When I finally regained some semblance of control, I managed to call out to my wife who’d been fortunately far enough from me that she hadn’t realised that I had been having a meltdown. I sobbed for a while more, while asking her in my broken, sobbing voice, why things had to be this difficult. The towel helped. Her presence and her soothing hand helped. I slowly dragged myself back to reality, away from the pain which was still there, but less intense. I could finally, slowly, work on cleaning the cage, even as I had to wipe away all the tears and fluids that had pooled under my face as I had bent over, crouched on the floor, letting my emotions storm over me. I remember babbling to her that I had really tried to not melt down, but that I just couldn’t help it.

The storm had passed for now.

Recovery usually takes a couple of days. I usually have to monitor my thoughts to make sure that I stay safe, usually by staying at home or near home as my wife’s and kids’ presence helps me to remember why I need to stay alive and not give in to any sudden impulses. The energy expended during a meltdown is also very extensive, and sleep is usually very welcome. The tendency is to oversleep during recovery. Speech is also a lot more halting, and I definitely am not able to be social in any way.

But the priority is to ensure safety, including the safety of those around me. As far as possible, I keep to myself and turn inwards so that I don’t harm anyone even with my moods and irritation. I also ensure that I stay away from anything that could remotely trigger a separate episode, or impulses to harm myself further. The first day is usually worse, and I usually get very little done. 

The second day is usually spent picking myself up little by little.

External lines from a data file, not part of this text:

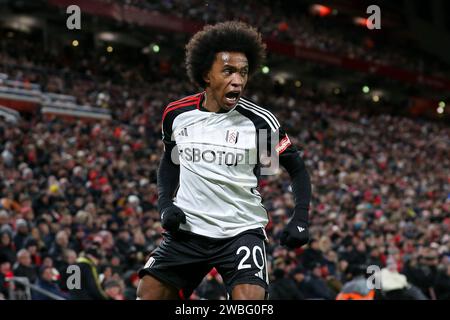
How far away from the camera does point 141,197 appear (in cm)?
1402

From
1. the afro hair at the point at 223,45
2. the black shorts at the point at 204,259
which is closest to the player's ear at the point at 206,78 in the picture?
the afro hair at the point at 223,45

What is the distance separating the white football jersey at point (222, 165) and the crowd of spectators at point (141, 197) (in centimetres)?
488

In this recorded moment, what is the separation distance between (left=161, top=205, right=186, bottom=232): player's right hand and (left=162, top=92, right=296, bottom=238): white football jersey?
0.22 ft

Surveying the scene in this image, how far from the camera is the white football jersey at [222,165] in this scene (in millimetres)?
→ 4270

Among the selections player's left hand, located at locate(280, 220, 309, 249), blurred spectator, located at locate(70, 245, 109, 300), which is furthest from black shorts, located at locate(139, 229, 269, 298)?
blurred spectator, located at locate(70, 245, 109, 300)

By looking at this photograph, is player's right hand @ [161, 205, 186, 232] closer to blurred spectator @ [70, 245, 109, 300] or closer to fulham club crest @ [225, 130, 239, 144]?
fulham club crest @ [225, 130, 239, 144]

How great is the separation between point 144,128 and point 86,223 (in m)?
7.86

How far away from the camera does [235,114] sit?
14.5 feet

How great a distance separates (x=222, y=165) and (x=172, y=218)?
402mm

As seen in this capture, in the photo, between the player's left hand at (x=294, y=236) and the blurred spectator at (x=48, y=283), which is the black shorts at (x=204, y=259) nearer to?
the player's left hand at (x=294, y=236)

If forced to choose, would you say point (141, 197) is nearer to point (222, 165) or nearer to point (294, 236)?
point (222, 165)

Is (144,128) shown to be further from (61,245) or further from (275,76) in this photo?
(275,76)

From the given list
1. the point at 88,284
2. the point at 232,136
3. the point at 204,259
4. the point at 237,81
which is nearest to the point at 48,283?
the point at 88,284

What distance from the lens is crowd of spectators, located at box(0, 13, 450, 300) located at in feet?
33.7
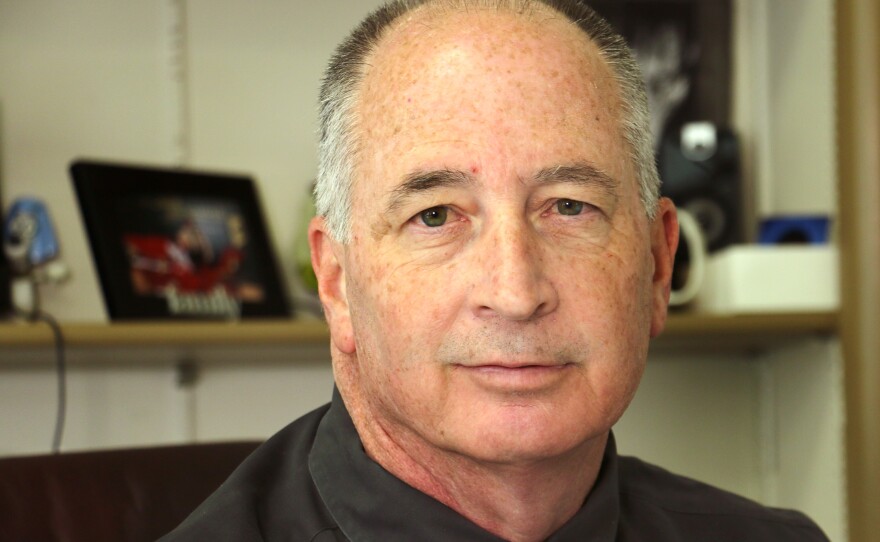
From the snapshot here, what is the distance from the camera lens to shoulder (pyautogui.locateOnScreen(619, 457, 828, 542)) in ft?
4.31

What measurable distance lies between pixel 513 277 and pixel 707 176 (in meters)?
1.77

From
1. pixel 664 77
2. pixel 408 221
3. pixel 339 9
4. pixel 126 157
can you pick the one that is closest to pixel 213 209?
pixel 126 157

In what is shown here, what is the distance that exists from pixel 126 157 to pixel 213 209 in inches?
8.9

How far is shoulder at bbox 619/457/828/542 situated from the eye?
43cm

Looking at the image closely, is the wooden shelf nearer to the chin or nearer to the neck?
the neck

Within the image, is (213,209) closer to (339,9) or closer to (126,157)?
(126,157)

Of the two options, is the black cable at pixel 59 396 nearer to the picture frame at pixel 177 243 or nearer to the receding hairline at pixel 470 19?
the picture frame at pixel 177 243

Light activities that I enjoy, and sometimes comfort food, help pick me up to be ready again to try to focus on recovery.

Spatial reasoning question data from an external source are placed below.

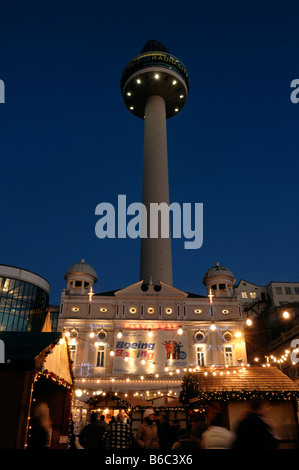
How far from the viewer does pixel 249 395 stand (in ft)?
48.8

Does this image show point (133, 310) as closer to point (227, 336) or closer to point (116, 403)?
point (227, 336)

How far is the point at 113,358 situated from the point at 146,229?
819 inches

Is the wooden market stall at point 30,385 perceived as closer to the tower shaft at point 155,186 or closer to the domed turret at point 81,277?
the domed turret at point 81,277

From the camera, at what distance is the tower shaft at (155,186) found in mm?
50959

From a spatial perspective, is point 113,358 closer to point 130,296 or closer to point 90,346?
point 90,346

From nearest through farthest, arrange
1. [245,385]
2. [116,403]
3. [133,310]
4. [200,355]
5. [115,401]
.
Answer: [245,385] < [116,403] < [115,401] < [200,355] < [133,310]

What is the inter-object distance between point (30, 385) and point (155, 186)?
160 ft

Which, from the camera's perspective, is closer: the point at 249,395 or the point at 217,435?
the point at 217,435

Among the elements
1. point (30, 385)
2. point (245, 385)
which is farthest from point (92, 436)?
point (245, 385)

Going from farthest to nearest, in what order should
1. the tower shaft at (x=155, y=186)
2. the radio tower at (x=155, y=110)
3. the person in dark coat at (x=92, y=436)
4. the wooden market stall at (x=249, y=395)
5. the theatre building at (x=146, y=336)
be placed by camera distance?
the radio tower at (x=155, y=110)
the tower shaft at (x=155, y=186)
the theatre building at (x=146, y=336)
the wooden market stall at (x=249, y=395)
the person in dark coat at (x=92, y=436)

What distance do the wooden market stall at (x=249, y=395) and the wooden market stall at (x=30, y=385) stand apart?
18.4ft

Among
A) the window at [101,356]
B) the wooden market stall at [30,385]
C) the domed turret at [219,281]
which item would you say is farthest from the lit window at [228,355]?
the wooden market stall at [30,385]

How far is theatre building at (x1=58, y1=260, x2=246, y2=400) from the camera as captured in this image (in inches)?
1506

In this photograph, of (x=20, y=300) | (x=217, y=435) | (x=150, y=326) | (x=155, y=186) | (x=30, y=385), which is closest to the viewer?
(x=217, y=435)
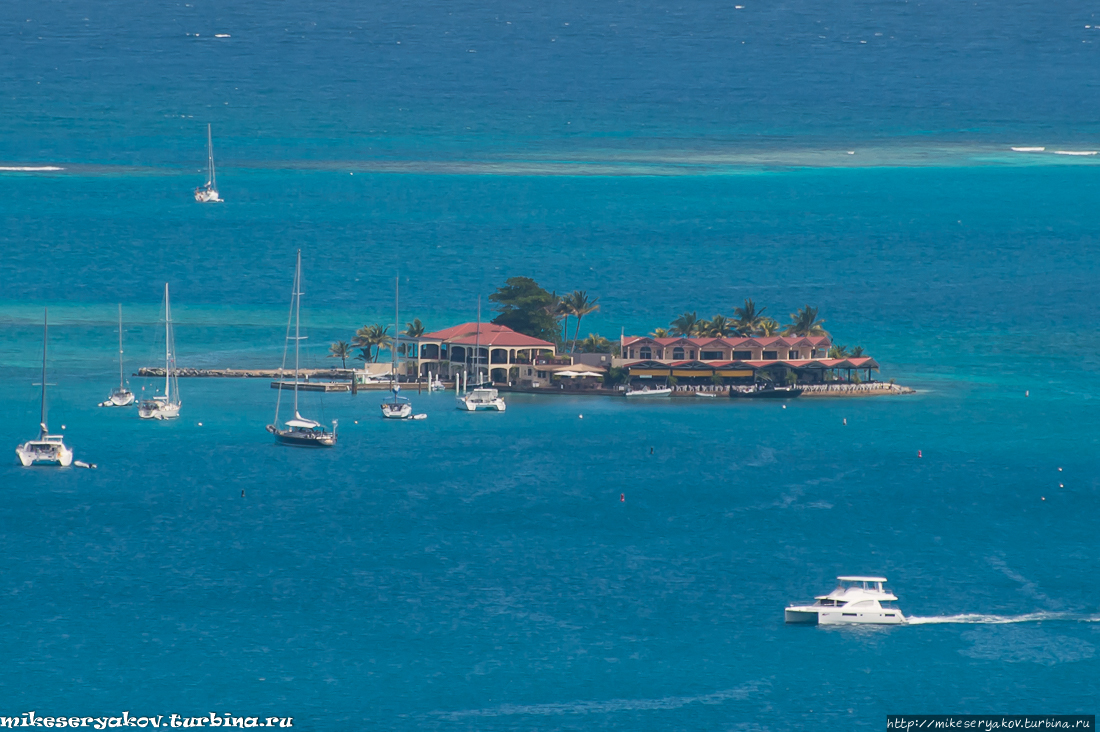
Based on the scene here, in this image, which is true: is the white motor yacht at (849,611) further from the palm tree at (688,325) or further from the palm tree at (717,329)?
the palm tree at (717,329)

There is little that I can do to predict a meltdown. Usually there is a trigger, and triggers are almost always out of my control. Until I learn to resolve the pain and the reactions that I have to such triggers, I expect that I’ll simply have to continue to learn to deal with the fallout of my emotional meltdowns. But at least, I hope that this account will help others to understand how a meltdown looks like.

And perhaps, be able to help some others know that they’re not alone.